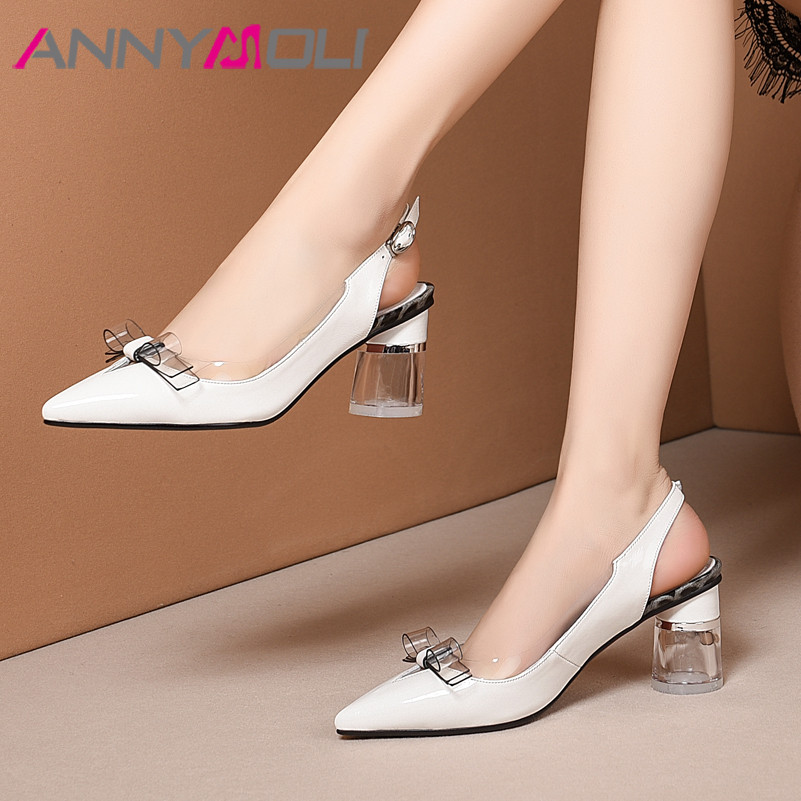 ANNYMOLI High Heels Women Pumps Natural Genuine Leather Bow Round High Heels Slingbacks Shoes Buckle Pointed Toe Shoes Ladies 39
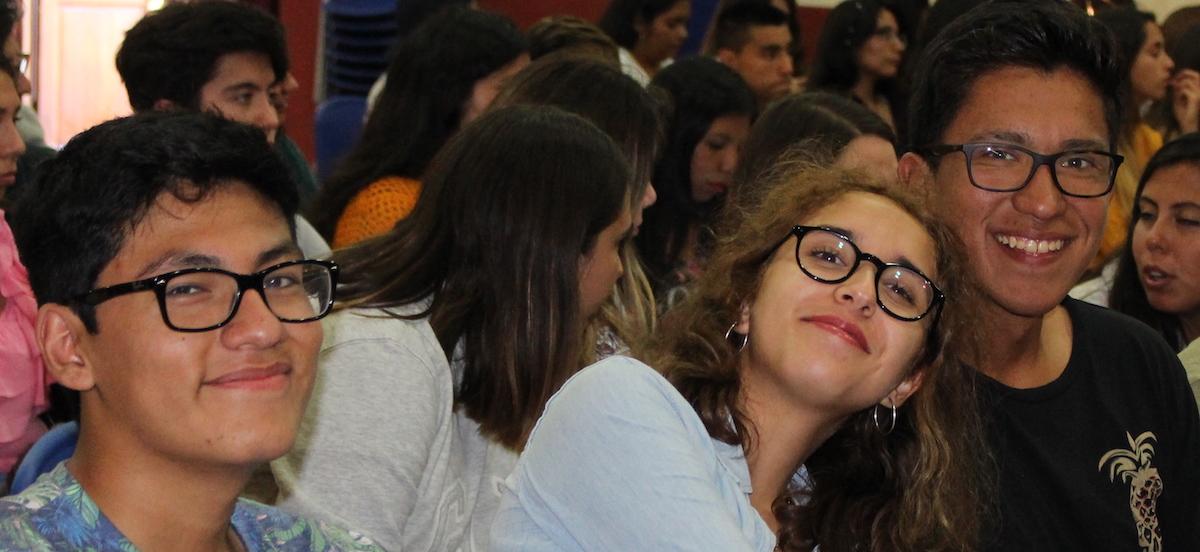 alumnos_2019_2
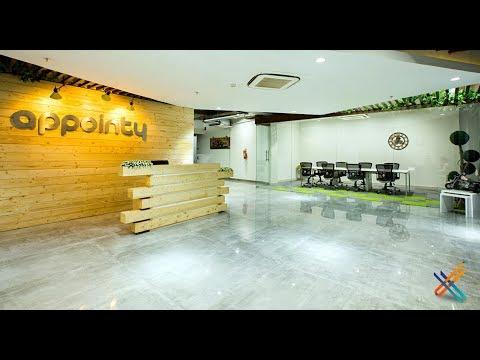 14000 sqft Modern Office In Bhopal by Siyarch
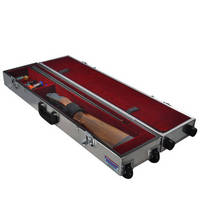 Americase Unveils New Line of Gun Cases - Introducing the Ultra-Lite Series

+ + + +

- Problem details
Would you retype all the material above exactly, apart from its pictures?

- Answer box
 ANNYMOLI High Heels Women Pumps Natural Genuine Leather Bow Round High Heels Slingbacks Shoes Buckle Pointed Toe Shoes Ladies 39
 alumnos_2019_2
 14000 sqft Modern Office In Bhopal by Siyarch
 Americase Unveils New Line of Gun Cases - Introducing the Ultra-Lite Series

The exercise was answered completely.